I can’t begin to estimate the number of times I have written the same feedback on a student’s work – time and time again. Other teachers tell me that I am not alone. But help is at hand from the research evidence and edtech!

The Education Endowment Foundation’s A Marked Improvement report distinguishes between mistakes and misunderstanding. A misunderstanding is where a student hasn’t fully grasped or has misinterpreted an idea or concept, whereas a mistake is something he or she can do but hasn’t this time. The research evidence suggests that mistakes and misunderstandings should be marked differently. So how should we approach this?

One example of a mistake, in my experience as an economics teacher, is the skill of application. This refers to a student’s ability to use examples, data and contextual information about an economy appropriately in answers – from their own knowledge or from the exam paper’s case study. When I ask my students what an important exam skill that they should demonstrate in their answers, they parrot “application” back to me. If I ask how they can apply, they can tell me. And I have seen evidence of this skill in most students’ work at some point. As a teacher, I could be forgiven for thinking that because students appear to confidently know what to do, they would then proceed to demonstrate this consistently in their work.

Yet, when faced with a pile of answers, it’s not uncommon to find that some students will have written entire answers without any application at all. I am left poised with my green pen considering what to write. I could ask them to go back to the exam paper, identify a specific piece of data and weave this into a newly drafted paragraph. Certainly this approach would require the student to think about application, but would it rectify the mistake in the future? Or might I be faced with a similar answer in the weeks to come?

The goal of feedback should be to change the student, not the work – a maxim commonly attributed to Dylan Wiliam. More specifically, he has said that the goal of feedback should be to improve the work of students on tasks they have not yet completed. Hence my attention should be on the student’s next piece of work, not necessarily supporting them to perfect and correct their last piece. I need to support my students to attend to their mistakes when they’re writing their next answer, in-the-moment, when they’re inevitably focusing on describing and analysing the main concepts and ideas in the question and overlooking the fact that they should also be applying.

This is where the research on metacognition and self-regulation is helpful. According to the EEF’s guidance report on metacognition, expert learners are able to automatically plan, monitor and evaluate when undertaking a task, whereas novice learners need more help. In the report, the following questions were suggested for art students to monitor their work:

“Am I doing well?”
“Do I need any different techniques to improve my self- portrait?”
“Are all of my facial features in proportion?”
“Am I finding this challenging?”
“Is there anything I need to stop and change to improve my self-portrait?”
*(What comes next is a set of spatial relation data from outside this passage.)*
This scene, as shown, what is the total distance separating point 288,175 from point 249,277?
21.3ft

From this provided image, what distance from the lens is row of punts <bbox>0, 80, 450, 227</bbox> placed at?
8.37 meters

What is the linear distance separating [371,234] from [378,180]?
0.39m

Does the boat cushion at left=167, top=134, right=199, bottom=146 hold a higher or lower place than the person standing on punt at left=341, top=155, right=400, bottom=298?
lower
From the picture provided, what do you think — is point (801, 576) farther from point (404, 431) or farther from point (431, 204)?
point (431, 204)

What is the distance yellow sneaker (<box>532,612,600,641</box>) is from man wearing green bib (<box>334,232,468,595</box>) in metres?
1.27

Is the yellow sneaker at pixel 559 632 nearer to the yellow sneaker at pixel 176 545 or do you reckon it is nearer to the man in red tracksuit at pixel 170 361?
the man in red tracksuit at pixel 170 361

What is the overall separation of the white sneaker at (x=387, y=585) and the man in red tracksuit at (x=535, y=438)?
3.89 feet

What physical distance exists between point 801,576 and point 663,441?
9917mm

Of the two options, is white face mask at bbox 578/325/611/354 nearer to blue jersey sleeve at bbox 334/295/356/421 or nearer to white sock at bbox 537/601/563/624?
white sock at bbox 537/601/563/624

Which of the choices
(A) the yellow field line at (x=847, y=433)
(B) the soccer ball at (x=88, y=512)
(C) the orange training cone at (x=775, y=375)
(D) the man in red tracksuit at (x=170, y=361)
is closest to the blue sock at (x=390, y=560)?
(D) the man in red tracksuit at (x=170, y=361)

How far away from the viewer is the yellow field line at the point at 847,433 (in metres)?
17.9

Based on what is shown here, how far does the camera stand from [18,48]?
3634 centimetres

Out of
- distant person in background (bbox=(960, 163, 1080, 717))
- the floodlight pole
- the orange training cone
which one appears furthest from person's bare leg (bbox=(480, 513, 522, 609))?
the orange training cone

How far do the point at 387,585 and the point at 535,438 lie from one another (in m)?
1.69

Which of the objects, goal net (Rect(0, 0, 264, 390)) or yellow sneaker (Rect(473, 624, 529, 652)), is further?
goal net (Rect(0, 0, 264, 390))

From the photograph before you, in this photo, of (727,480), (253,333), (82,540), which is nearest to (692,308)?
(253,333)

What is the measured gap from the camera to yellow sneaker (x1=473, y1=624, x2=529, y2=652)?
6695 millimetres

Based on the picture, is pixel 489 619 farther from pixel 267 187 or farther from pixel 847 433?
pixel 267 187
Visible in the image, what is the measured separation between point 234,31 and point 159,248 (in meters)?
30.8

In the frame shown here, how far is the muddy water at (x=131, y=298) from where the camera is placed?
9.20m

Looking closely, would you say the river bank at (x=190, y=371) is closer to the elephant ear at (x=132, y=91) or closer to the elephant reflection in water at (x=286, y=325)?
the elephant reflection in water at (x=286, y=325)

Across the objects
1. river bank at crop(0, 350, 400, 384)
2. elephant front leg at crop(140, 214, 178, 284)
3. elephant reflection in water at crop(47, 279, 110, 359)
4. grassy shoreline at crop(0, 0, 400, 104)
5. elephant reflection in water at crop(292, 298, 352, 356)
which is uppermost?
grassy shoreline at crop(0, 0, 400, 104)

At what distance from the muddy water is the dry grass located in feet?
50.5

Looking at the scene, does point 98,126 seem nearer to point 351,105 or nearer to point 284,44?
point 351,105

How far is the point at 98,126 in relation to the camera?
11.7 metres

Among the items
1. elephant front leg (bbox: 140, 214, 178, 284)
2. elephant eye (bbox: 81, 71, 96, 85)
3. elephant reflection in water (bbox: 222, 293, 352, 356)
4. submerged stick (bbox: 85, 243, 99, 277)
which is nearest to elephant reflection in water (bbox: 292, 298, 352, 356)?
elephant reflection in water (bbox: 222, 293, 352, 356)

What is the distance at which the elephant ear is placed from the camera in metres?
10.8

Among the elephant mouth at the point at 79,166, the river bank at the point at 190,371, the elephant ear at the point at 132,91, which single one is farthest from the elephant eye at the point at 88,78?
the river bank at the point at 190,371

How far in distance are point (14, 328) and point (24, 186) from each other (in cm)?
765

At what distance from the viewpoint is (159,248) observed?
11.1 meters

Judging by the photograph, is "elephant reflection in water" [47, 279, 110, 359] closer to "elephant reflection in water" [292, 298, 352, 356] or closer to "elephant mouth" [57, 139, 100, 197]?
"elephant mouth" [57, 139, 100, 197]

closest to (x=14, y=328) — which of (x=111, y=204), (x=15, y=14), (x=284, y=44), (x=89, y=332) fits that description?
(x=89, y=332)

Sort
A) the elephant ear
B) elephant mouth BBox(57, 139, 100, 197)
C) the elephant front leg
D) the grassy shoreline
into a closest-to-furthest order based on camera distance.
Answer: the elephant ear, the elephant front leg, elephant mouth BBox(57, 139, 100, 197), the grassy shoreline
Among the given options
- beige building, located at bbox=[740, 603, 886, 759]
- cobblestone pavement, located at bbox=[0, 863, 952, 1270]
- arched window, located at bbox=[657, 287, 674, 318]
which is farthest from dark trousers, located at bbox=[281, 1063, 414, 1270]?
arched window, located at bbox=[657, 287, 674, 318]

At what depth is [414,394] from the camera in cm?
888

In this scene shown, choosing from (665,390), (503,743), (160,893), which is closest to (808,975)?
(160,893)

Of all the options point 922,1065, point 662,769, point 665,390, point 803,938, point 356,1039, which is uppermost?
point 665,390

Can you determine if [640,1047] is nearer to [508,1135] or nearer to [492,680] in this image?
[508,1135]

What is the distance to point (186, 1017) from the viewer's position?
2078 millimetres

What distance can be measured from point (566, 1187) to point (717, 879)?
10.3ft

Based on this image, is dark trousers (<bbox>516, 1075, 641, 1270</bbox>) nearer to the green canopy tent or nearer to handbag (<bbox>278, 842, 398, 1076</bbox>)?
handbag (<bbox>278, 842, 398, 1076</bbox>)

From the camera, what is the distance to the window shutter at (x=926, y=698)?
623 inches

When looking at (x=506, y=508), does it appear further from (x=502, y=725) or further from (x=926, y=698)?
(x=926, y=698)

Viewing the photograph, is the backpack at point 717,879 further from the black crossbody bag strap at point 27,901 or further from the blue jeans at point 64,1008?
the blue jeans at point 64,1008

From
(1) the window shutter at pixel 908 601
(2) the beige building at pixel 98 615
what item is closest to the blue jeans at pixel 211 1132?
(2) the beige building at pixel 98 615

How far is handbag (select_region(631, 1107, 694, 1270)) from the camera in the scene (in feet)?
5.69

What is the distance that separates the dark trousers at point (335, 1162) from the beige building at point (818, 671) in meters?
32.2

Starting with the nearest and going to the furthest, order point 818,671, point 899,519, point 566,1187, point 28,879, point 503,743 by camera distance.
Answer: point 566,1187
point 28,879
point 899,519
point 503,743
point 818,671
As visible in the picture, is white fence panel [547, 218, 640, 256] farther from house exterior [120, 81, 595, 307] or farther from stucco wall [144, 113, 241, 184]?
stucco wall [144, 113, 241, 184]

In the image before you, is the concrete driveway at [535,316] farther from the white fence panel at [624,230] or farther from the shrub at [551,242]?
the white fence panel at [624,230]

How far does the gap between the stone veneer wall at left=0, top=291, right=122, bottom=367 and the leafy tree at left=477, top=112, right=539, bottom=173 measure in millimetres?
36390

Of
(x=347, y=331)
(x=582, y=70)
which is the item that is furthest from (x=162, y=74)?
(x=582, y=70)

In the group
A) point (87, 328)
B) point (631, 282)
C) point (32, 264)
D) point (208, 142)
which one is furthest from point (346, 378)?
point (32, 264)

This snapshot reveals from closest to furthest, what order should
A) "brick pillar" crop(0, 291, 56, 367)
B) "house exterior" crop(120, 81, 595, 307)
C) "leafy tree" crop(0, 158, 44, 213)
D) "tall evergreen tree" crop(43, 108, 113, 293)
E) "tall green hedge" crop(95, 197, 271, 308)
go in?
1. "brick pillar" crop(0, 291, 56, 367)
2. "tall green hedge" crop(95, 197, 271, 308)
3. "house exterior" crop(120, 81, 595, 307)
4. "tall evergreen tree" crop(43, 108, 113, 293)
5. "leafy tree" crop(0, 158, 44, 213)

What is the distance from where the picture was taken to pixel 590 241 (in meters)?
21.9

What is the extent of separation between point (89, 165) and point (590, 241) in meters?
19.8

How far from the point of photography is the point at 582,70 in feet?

The team at Sandringham Research School and I have adapted these questions for our own subjects, creating monitoring checklists for students to use when completing an extended written task. To model this process in class, as students work on a task, we have stopped them periodically and prompted them to refer to their checklist to reconsider and amend their approach, before setting them off on their written task again. Although this approach does prompt students to stop and think and to edit their work, when students do this on paper, it can be hard for me to get a full sense of how students are each doing – are they editing the right bits? Are the examples they’re selecting appropriate or detailed enough? And this is the case even more so now when reading over a student’s shoulder isn’t practical.

Using Google assignments has been a game changer for exactly this kind of activity. During a lesson, setting students a task on Google assignments allows me to see their answers in real time as they type. The viewer is designed so well, allowing teachers to easily navigate from one student’s work to another’s with a click of a button. When I prompt the class to pause mid-way through the task to check that they’re on track. I watch in real time as they edit their work. Where a student might need guidance or additional support, I can either talk to them about it there and then or type a comment which appears directly on their work.

Having the ability to read students’ work as they write in this way has become an invaluable formative assessment tool for me as a teacher. And, it is becoming a more effective way for students to monitor their work. With their work being visible to me also means that their understanding of what good application looks like is becoming more aligned with mine.

It’s early days, but students are becoming more conscious of what they’re doing, how they’re doing it and are able to address mistakes as they go.